Ada beberapa hadits sahih yang digunakan sebagai dasar kenajisan anjing atau air liurnya, Rasulullah Saw. memerintahkan kepada kita, apabila ada bejana atau perabot kita yang terkena jilatan anjing, agar dicuci tujuh kali; satu kali diantaranya dicampur dengan pasir atau tanah.
“Diriwayatkan dari Abdullah bin al-Mughaffal r.a., ia berkata: Rasulullah Saw. memerintahkan membunuh anjing kemudian bertanya, ‘ada apa dengan mereka dan dengan anjing?’. Kemudian beliau memberi pengecualian pada anjing pemburu dan anjing penjaga kambing lalu bersabda, ‘Apabila ada anjing menjilat ke dalam bejana, maka basuhlah tujuh kali, dan campurlah basuhan yang kedua dengan tanah.’ menurut riwayat Yahya bin Sa’id bahwa Rasulullah Saw. memberi pengecualian pada anjing-anjing yang dipergunakan untuk menjaga kambing, untuk berburu dan untuk menjaga tanaman.” (H.R. Muslim).
Dari sini tampak betapa berat najis air liur anjing yang di kalangan orang-orang fikih disebut najis mughallazhah. Biasanya mencuci barang yang terkena najis cukup sekali. Ini sampai tujuh kali dan menggunakan tanah atau pasir segala.
Dan dari sini pula timbul beberapa pendapat dan pemikiran berkenaan dengan binatang yang satu ini. Dari segi kenajisannya, ada yang berpendapat , ya air liurnya saja yang najis, tapi ada juga yang mengatakan bahwa yang najis itu seluruh tubuhnya. Juga ada yang berfikir, apakah beratnya “najis anjing” yang seperti itu bukan berarti agar kita menjauhkan anjing dari rumah kita, agar kita tidak terlalu repot dengan selalu menjaga barang-barang dan perabotan kita dari jilatannya.
Terlepas dari itu, berdasarkan hadits-hadits Nabi, para ulama sepakat bahwa memelihara anjing tanpa adanya hajat, hukumnya haram.
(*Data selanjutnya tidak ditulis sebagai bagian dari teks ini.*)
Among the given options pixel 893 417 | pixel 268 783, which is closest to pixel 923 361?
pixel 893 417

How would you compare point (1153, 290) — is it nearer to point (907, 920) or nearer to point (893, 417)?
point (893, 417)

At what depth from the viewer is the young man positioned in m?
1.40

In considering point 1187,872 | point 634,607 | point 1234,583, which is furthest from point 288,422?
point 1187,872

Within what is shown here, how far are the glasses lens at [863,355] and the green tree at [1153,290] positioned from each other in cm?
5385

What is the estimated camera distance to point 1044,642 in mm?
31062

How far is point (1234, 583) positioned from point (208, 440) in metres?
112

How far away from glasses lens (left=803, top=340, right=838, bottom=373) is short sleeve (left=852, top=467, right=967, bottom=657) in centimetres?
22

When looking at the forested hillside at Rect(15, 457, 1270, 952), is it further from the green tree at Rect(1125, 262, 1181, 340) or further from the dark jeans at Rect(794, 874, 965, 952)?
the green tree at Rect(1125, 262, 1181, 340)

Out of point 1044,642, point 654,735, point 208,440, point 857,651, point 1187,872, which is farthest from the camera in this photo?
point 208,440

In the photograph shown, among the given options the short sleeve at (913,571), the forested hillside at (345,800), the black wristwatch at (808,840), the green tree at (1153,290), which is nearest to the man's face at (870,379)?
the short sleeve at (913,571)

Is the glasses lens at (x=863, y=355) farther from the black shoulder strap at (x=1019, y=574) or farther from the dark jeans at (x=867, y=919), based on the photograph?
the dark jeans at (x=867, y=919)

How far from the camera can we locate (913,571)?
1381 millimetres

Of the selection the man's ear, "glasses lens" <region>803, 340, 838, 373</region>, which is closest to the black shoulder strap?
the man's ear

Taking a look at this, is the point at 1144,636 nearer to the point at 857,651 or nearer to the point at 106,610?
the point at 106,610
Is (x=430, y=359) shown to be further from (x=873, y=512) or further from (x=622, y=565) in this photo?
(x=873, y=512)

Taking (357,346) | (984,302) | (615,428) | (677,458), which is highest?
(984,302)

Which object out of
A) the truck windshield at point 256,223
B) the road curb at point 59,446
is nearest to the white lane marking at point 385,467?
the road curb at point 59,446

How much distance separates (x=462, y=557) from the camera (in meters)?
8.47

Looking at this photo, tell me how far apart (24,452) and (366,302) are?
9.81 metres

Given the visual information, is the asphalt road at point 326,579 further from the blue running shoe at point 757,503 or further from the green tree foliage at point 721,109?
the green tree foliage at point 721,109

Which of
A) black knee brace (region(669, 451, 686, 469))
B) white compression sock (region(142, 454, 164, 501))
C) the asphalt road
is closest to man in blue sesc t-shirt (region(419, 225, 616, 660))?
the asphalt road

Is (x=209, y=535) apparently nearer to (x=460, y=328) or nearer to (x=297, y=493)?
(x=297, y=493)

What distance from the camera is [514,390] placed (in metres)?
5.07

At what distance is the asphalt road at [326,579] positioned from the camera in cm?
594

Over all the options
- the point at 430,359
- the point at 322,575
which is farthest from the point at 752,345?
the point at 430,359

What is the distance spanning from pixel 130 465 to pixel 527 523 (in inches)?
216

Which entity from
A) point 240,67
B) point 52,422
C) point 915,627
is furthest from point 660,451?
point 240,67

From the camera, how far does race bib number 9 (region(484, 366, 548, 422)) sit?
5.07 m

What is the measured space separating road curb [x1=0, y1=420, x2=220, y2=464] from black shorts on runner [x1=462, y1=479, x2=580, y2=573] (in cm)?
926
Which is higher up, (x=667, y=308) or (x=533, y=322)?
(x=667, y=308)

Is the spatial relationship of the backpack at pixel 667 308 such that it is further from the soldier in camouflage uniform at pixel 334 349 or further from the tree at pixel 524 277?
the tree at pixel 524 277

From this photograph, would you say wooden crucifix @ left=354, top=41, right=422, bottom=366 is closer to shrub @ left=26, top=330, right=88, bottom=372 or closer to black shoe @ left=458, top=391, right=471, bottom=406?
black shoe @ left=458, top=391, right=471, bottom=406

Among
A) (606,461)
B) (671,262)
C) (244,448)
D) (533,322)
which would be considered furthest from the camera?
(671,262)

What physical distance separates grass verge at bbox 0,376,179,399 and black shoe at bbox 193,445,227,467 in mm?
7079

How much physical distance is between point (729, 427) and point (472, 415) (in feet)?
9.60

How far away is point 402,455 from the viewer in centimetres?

Apabila ada hajat; seperti untuk keperluan berburu, menjaga tanaman atau ternak, hukumnya mubah (boleh). (baca misalnya, Syarah Muslim oleh Imam Nawawi, X/236). Juga ulama sepakat, menyatakan haram hukumnya memelihara anjing sekedar sebagai kesenangan. (Baca Ensiklopedi Ijmak halaman 50).
Sebagai pelengkap, di samping hadits tentang “ketidaksudian” malaikat memasuki rumah yang ada anjingnya, saya nukilkan sebuah hadits sahih yang diriwayatkan Imam Muslim dari Shahabat Abu Hurairah r.a.
“Barang siapa memelihara anjing, bukan anjing untuk berburu, bukan anjing penjaga ternak, dan bukan anjing penjaga kebun; maka sungguh pahala orang itu setiap harinya berkurang dua qirath.” (H.R. Muslim).
Qirath adalah ukuran pahala yang hanya Allah dan Rasul-Nya yang mengetahui hakikatnya. Tapi sekedar untuk mendekatkan pemahaman, barangkali bisa kita terjemahkan dengan karat.
Waba’du; yang barangkali berlebihan, adalah sikap sementara kita yang tampak begitu membenci kepada anjing semata-mata karena anjing. Sehingga sering terjadi nggak ada hujan nggak ada angin, anjing sedang tidur pun dilempari batu. Kalau pun anjing itu najis dan karenanya tidak boleh dipelihara sekedar untuk kesenangan, apakah itu berarti ia mesti kita benci dan kita musuhi? kan enggak?!
Sumber: Fikih Keseharian Gus Mus, hal 251-253, Khalista, Surabaya, 2015.